[Records from a collection]
________________

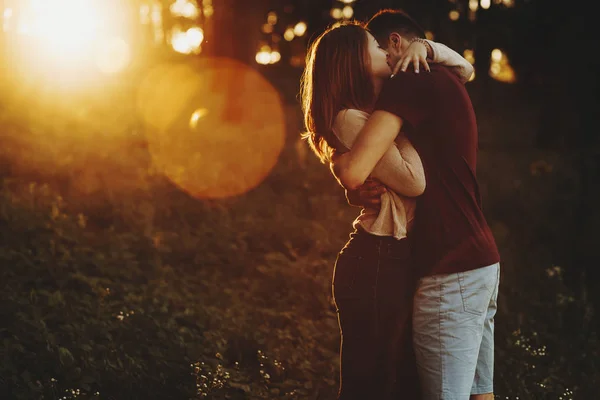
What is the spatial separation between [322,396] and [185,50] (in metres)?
27.5

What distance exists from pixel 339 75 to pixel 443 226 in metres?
0.81

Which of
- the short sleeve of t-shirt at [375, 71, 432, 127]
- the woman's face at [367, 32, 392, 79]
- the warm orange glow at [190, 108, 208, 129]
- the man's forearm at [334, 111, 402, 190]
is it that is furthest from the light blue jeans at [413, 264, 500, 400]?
the warm orange glow at [190, 108, 208, 129]

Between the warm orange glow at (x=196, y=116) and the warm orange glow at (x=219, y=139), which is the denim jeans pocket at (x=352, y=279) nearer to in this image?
the warm orange glow at (x=219, y=139)

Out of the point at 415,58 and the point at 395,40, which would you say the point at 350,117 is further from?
the point at 395,40

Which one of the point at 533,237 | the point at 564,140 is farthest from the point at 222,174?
the point at 564,140

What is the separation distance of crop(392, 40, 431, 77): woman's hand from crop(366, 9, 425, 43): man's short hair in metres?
0.32

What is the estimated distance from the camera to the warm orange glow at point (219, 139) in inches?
348

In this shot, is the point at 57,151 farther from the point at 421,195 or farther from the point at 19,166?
the point at 421,195

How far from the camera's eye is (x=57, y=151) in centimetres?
899

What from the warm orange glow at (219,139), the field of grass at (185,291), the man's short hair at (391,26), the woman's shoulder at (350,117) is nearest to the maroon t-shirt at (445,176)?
the woman's shoulder at (350,117)

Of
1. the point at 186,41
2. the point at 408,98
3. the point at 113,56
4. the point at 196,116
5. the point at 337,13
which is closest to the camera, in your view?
the point at 408,98

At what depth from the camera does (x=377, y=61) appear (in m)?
2.74

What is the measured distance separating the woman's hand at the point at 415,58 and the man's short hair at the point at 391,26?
0.32 m

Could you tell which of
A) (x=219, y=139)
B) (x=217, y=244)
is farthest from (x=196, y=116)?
(x=217, y=244)
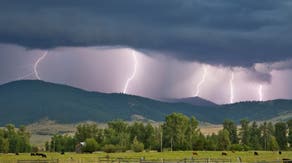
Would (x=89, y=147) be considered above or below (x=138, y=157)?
above

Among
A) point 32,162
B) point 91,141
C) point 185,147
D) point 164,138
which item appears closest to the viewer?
point 32,162

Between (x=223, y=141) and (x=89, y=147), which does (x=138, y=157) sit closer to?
(x=89, y=147)

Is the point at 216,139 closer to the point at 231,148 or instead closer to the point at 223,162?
the point at 231,148

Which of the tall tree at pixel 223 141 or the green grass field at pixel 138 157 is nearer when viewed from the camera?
the green grass field at pixel 138 157

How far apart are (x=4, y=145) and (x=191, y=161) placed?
106 metres

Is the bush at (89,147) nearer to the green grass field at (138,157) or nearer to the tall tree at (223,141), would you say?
the green grass field at (138,157)

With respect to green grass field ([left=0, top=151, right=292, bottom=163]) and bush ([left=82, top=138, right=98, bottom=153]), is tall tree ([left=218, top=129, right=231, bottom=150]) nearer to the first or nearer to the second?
bush ([left=82, top=138, right=98, bottom=153])

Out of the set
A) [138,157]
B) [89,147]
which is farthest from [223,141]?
[138,157]

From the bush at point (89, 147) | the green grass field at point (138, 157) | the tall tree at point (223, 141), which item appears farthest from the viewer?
the tall tree at point (223, 141)

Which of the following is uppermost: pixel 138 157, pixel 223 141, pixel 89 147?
pixel 223 141

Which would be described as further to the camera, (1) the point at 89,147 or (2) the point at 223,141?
(2) the point at 223,141

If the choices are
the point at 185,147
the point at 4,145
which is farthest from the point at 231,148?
the point at 4,145

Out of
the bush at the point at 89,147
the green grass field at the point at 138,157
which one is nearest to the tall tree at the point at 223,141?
the bush at the point at 89,147

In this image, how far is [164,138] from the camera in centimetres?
19588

________________

Quote, word for word, every line starting at the one that contains "Out of the set" and ending with the final line of the entries.

**Finished exercise**
Out of the set
A) [138,157]
B) [89,147]
which is farthest from [223,141]?
[138,157]

From the bush at point (89, 147) | the green grass field at point (138, 157) | the tall tree at point (223, 141), which item appears farthest from the viewer?
the tall tree at point (223, 141)

Which of the following is uppermost: pixel 138 157, pixel 223 141, pixel 89 147?
pixel 223 141

Which would be described as further to the camera, (1) the point at 89,147 or (2) the point at 223,141?
(2) the point at 223,141

If the choices are
the point at 185,147
the point at 4,145
which is farthest from the point at 231,148?
the point at 4,145

Out of
the bush at the point at 89,147
the green grass field at the point at 138,157
which one is nearest to the tall tree at the point at 223,141?
the bush at the point at 89,147

In this image, how far is [164,138] from the camera in centimetres?
19588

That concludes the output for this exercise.